T4: Marc Miller's Traveller
  • Returned to original attribute scale
  • Totally different skill scaling; one per year, rather than 1 per term.
  • Shorter Skill list than MT or TNE
  • Combat system does damage to atts.
  • Armor highly effective
  • PC"s all widely skilled
  • CGen mini-game has "Roll or pick" at almost all decision points.
  • Task system flawed.
  • Strong emphasis on stats within task system.
  • design systems expanded from TNE, not in core rules
  • Stat:Skill use is 1:1
    Stat:Skill Aquisition is 1:1
--------------------------------------------------------------------------------
* Trillion Credit Squadron. Adventure 5.
** Critical Hit systems do not track non-funtion-reducing hits.
*** Use is the ratio of how many points of Stat equal how many points of skill. Acquisition is how many skills levels are a stat equivalent to for CG purposes.
 
Traveller is very good. It is one of the few systems I've found that can cope with "Grand Space Opera".

One of the appealing things about it from the versions I played is that damage is subtracted directly from from your stats.
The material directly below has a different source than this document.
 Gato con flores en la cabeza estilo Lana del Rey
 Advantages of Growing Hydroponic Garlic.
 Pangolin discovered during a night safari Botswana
It means that combat is very brutal and something you often try to avoid. Oh, and the ability to be crippled/die in character gen. was always funny. It stopped players from pushing their luck too much.

AKAramis said:
Troubleshooters for Hire
Or as I played it, mind raped and blackmailed by the Imperial Navy. Though this was probably one of the best campaigns I ever played in.

There is often the "First Contact" type games as well where you survey star systems and try and bring them (back) under the Imperial fold.